The integrity of Canada's blood supply once again appears to be in question after a federal report uncovered thousands of "high-severity" errors in the transfusion system that potentially could cause serious harm to patients, the National Post reported.
The Post, which obtained the Public Health Agency of Canada pilot study of 11 hospitals under the Access To Information Act, said the report also warns of a "staggering" cost to the system because of wasted blood.
It said many of the mistakes involved mislabeled blood samples taken from patients for testing, which creates a risk they may get the wrong type of blood.
"Errors came with a considerable patient and financial burden," says the report, according to the Post.
More than 6,000 patients had to have samples re-taken and their transfusion delayed because of mix-ups, while nearly $800,000 worth of blood products were destroyed.
"Given that the participating hospitals transfused less than 10 per cent of blood products nationally, the total Canadian burden is considerable," the report says.
Agency officials played down any real danger, telling the Post that most of the mistakes were "near misses" that were spotted before any harm was done.
But the report raises the spectre of the tainted-blood scandal of the 1980s, when thousands of Canadians were infected with HIV and hepatitis C due mainly to poor donor-screening practices and other problems with the system then run by the Canadian Red Cross Society.
The disaster led to the creation of Canadian Blood Services, an independent agency now responsible for the blood supply.
Despite the adverse report, Canada's blood-transfusion system remains one of the safest area of medicine because of the reforms that grew out of the scandal, Dr. Jeannie Callum, director of transfusion medicine at Toronto's Sunnybrook Health Sciences Centre, told the Post.
Sunnybrook, for instance, has stepped up safety by bar-coding samples to match a patient's bar code to reduce chances of a mistake and training medical residents in a "transfusion camp."
It's especially important not to waste blood products, said Callum, who works in the Public Health Safety Agency's blood surveillance program. The agency's report analyzed results from the system's first three years of operation, 2005-2007.
It identified 31,989 errors, just under 3,000 of them rated at high severity that could potentially harm patients.
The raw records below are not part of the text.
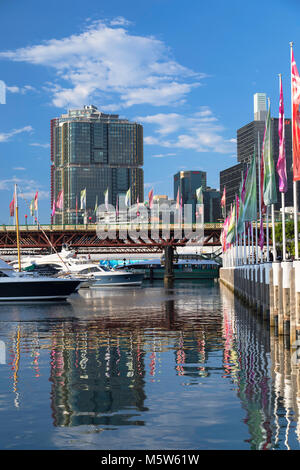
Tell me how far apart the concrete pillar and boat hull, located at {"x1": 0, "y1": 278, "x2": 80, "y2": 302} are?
1056 inches

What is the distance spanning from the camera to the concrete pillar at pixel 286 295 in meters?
26.5

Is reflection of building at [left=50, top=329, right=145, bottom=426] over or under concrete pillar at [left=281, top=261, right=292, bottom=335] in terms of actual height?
under

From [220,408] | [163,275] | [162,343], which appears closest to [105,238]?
[163,275]

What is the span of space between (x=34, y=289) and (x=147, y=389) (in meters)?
34.6

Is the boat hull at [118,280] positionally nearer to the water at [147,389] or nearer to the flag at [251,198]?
the flag at [251,198]

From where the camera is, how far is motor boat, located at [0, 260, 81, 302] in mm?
49281

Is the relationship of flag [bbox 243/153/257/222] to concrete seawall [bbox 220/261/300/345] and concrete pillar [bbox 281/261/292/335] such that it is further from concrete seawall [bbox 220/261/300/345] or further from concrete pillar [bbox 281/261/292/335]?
concrete pillar [bbox 281/261/292/335]

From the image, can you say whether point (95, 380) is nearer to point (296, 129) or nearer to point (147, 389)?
point (147, 389)

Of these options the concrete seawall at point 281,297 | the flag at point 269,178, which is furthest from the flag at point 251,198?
the flag at point 269,178

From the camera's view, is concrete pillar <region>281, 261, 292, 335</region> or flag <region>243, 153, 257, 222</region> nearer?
concrete pillar <region>281, 261, 292, 335</region>

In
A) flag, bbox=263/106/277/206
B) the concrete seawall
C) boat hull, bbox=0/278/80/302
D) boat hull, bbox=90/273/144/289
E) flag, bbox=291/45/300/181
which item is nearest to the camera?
the concrete seawall

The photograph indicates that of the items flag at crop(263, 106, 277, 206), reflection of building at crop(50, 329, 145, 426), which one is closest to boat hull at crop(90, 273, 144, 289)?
flag at crop(263, 106, 277, 206)
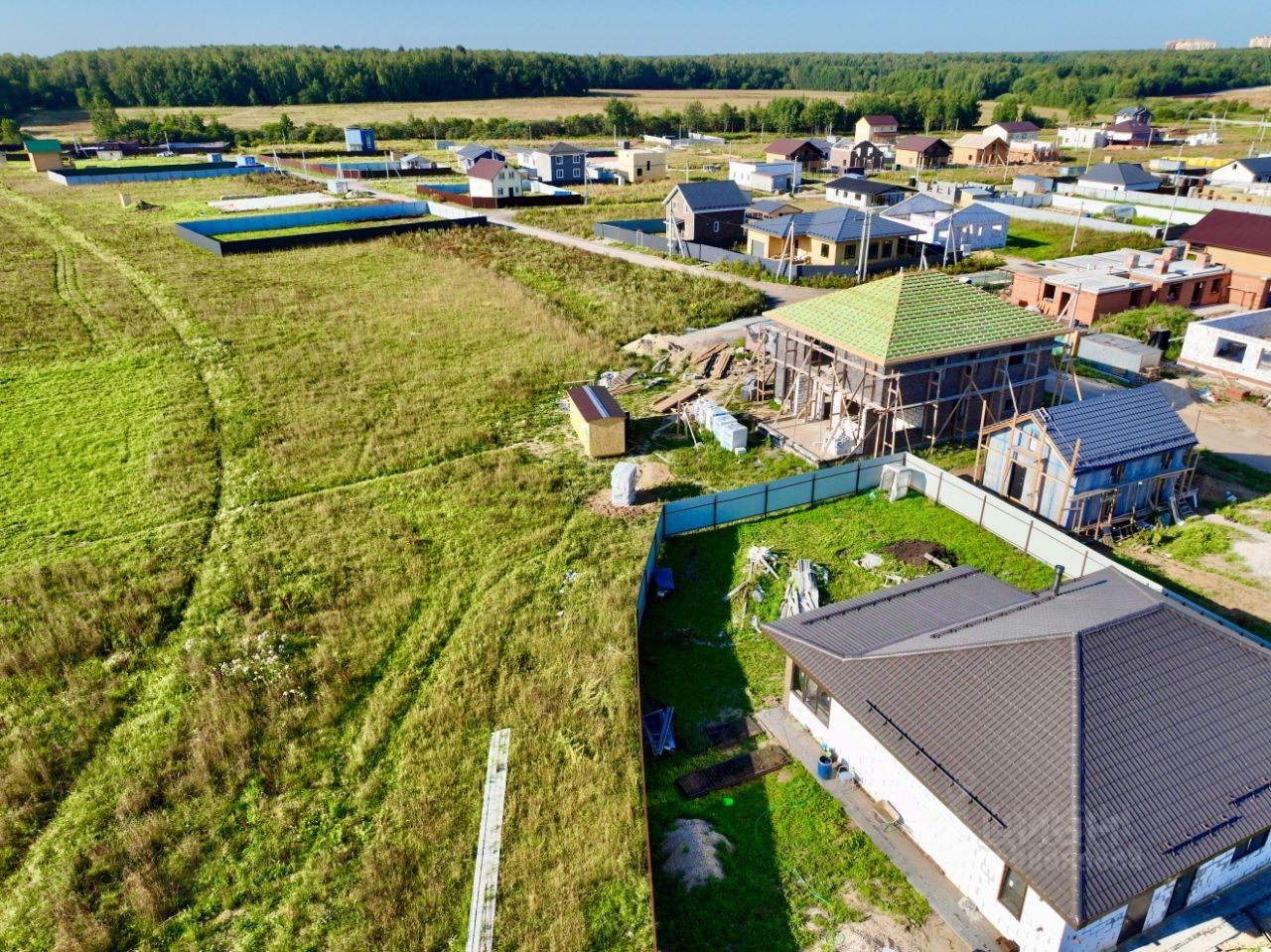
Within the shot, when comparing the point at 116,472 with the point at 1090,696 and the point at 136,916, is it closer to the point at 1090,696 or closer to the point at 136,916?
the point at 136,916

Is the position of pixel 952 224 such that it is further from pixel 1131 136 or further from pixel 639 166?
pixel 1131 136

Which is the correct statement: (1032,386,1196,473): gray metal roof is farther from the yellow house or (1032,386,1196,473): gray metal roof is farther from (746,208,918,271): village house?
the yellow house

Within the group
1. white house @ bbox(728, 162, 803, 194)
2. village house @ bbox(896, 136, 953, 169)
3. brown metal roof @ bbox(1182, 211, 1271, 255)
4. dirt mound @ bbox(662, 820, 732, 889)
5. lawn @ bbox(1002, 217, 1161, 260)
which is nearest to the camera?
dirt mound @ bbox(662, 820, 732, 889)

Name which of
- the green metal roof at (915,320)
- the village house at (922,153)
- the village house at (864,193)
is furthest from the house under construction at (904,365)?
the village house at (922,153)

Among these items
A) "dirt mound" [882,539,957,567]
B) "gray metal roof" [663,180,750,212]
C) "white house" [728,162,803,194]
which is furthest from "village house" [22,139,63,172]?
"dirt mound" [882,539,957,567]

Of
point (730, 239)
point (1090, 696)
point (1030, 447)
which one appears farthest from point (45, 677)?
point (730, 239)

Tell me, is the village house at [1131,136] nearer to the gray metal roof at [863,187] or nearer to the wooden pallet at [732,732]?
the gray metal roof at [863,187]

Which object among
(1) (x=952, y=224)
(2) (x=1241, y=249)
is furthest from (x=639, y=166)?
(2) (x=1241, y=249)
The report said 23 patients were actually harmed, suffering allergic reactions or fevers after receiving the wrong blood type or product, the Post said. There were no deaths, which Callum said are rare.
"Canada has one of the safest blood systems in the world," agency spokeswoman Sylwia Gomes told the Post via email, adding the surveillance program has been expanded to 15 hospitals.
"The large majority of reported errors in the blood handling and transfusion process were minor and presented no risk of an adverse event to the patients involved."